**TASK TO CARRY OUT:**
After going through the data, give the number of lines that contain the word "radius" as your sole answer.

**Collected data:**
-----

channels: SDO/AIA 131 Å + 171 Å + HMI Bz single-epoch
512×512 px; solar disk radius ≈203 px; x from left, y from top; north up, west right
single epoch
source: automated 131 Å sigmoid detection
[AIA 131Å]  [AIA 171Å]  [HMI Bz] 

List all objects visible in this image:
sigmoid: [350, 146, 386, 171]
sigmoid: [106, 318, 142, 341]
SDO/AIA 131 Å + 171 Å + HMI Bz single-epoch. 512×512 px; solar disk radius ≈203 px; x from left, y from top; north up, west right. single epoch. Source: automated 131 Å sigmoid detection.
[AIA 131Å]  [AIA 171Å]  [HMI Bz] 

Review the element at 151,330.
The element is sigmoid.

-----

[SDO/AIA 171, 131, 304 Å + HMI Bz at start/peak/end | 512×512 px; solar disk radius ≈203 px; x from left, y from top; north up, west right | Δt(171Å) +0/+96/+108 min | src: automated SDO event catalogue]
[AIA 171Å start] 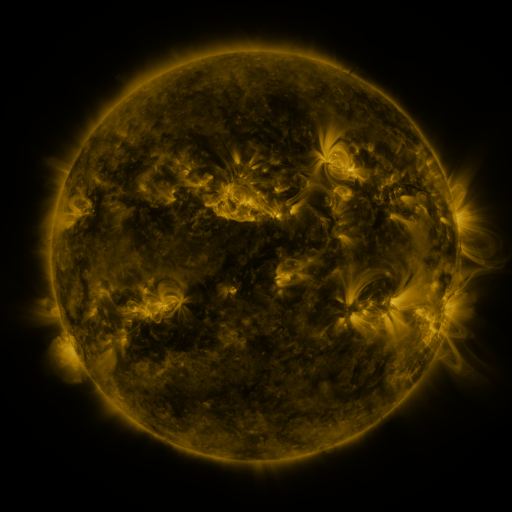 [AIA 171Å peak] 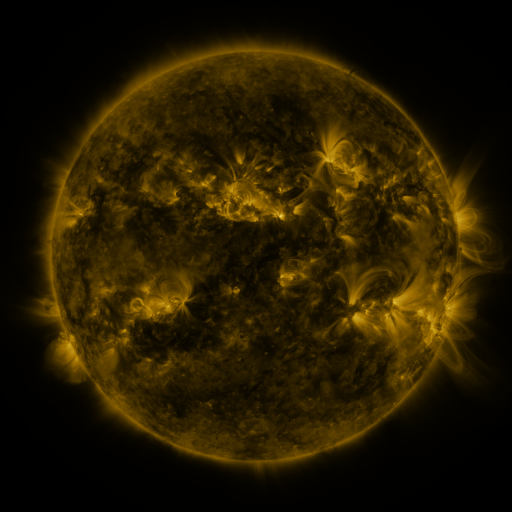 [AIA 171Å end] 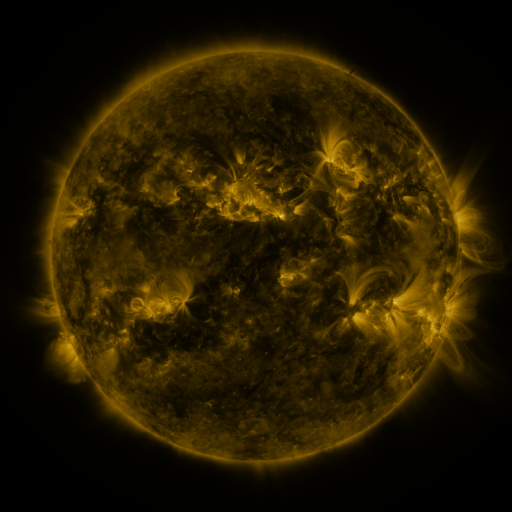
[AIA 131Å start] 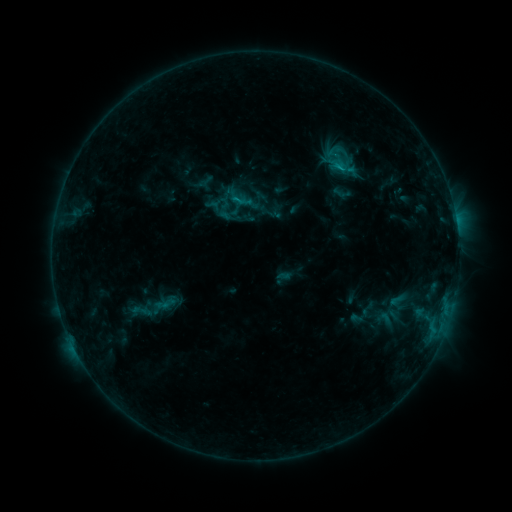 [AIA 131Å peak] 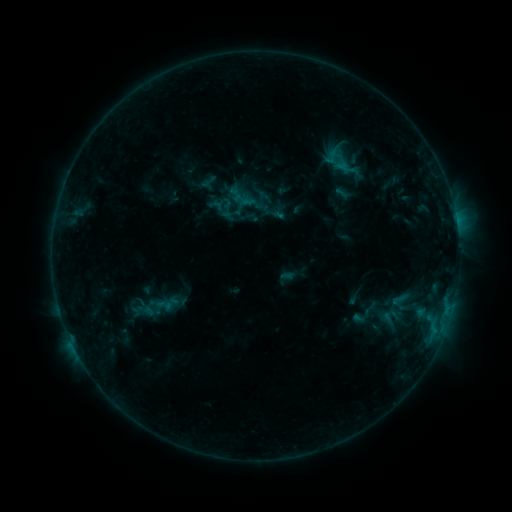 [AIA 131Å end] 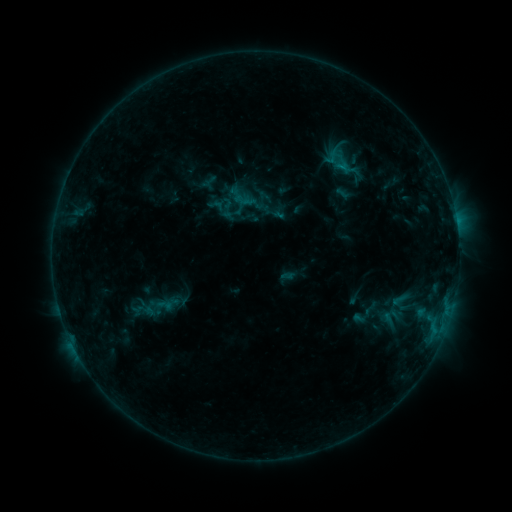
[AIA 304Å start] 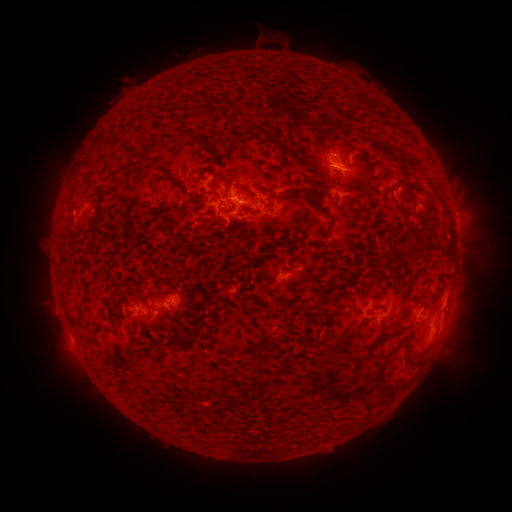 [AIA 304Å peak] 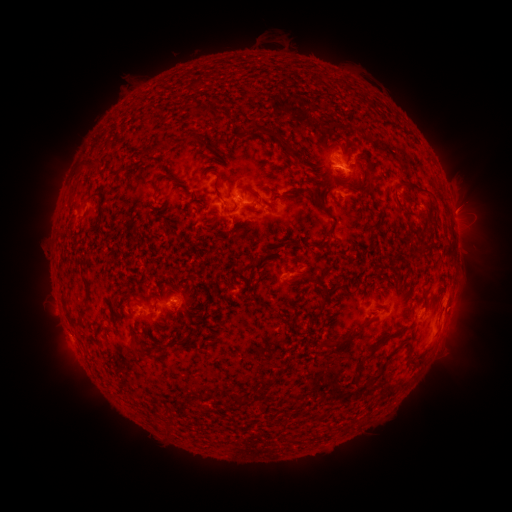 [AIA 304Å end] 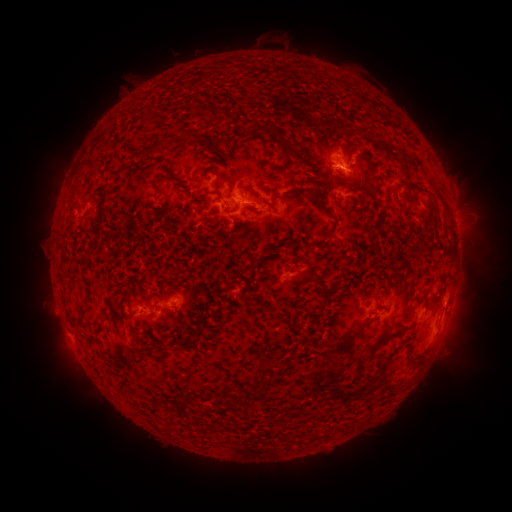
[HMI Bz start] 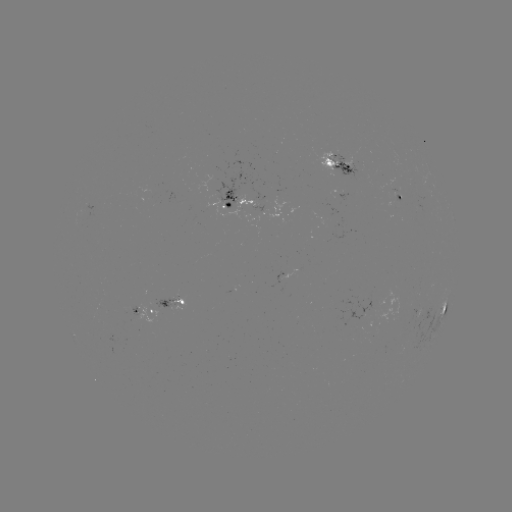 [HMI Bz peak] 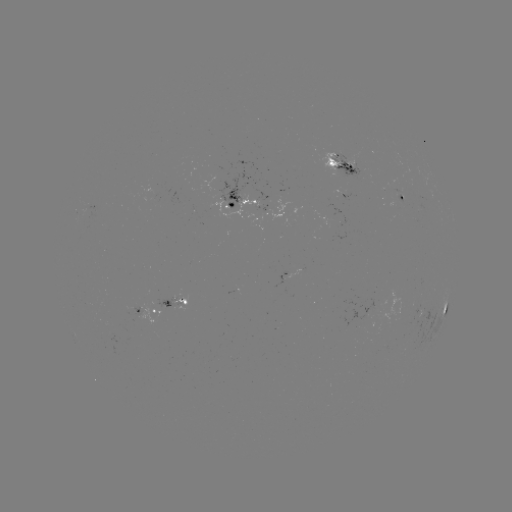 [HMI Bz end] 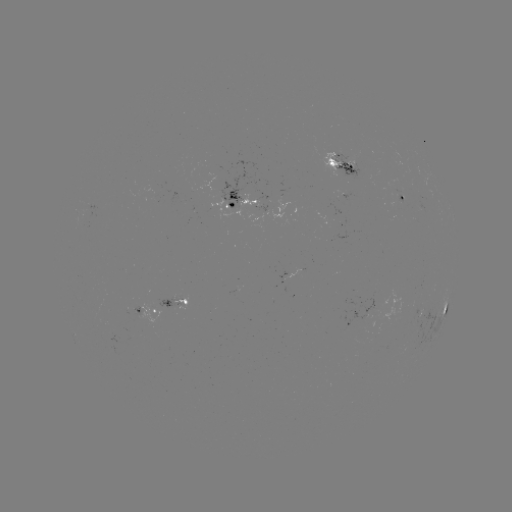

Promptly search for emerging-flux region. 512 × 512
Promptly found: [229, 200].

-----

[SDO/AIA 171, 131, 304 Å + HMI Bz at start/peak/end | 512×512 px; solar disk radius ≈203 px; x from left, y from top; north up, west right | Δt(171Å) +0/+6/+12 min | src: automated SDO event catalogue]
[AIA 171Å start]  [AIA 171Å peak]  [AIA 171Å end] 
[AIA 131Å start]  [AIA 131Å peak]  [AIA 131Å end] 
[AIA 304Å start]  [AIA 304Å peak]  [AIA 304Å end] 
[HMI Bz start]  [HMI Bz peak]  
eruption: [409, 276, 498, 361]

-----

**SOLUTION TO THIS TASK:**
4